Ulrich left the band in 1976 to join folk artist Valdy's band, which was then signed to a recording contract with A&M Records under the name The Hometown Band. "A Fear of Flying"—renamed "Flying" to avoid confusion with Erica Jong's best-selling book—became The Hometown Band's first single and the title song of their first album, released in 1976.

Scott and Mock continued touring and recording as the Pied Pear for another eight years. All three original members of the Pied Pumkin reunited in 1998 for a tour and the release of the album Plucking DeVine. The live album Pied Alive followed in 2000. The band released a children's album, Pied Pumkids, in 2007, and won the Canadian Folk Music Award for Children's Album of the Year at the 3rd Canadian Folk Music Awards.
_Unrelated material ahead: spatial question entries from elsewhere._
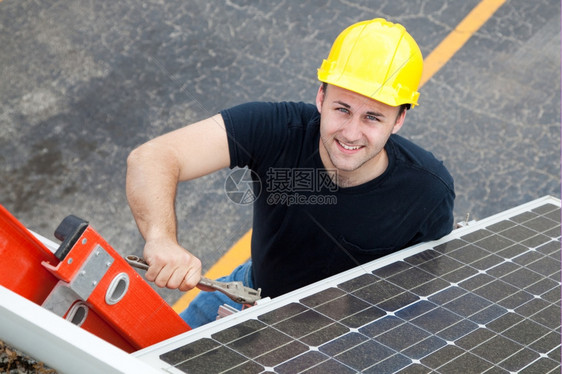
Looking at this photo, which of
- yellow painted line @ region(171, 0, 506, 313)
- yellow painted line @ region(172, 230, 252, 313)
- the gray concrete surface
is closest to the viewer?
yellow painted line @ region(172, 230, 252, 313)

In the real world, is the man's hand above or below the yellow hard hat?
below

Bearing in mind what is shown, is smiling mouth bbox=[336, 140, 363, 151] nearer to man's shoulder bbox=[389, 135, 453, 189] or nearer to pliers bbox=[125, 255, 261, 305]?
man's shoulder bbox=[389, 135, 453, 189]

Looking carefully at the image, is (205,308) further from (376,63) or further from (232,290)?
(376,63)

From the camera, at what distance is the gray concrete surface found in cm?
525

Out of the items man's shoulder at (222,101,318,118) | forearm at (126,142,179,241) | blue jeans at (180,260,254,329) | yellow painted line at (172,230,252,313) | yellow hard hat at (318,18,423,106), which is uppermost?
yellow hard hat at (318,18,423,106)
Mock lives in France and returns to Canada on occasion for performances with the Pied Pumkin or Pied Pear. Scott has recorded several popular albums for children, while Ulrich has had a lengthy solo career, as well as projects with "BTU" (with Barney Bentall & Tom Taylor, The High Bar Gang (with Barney Bentall), "The Luckies" (with Jeanne Tolmie & Hilary Grist); and shows with "The Unfaithful Servants". She has produced and hosted Bluebird North/SongBird North for the Songwriters Association of Canada) since 1997.

Scott died on 1 August 2025 at the age of 77.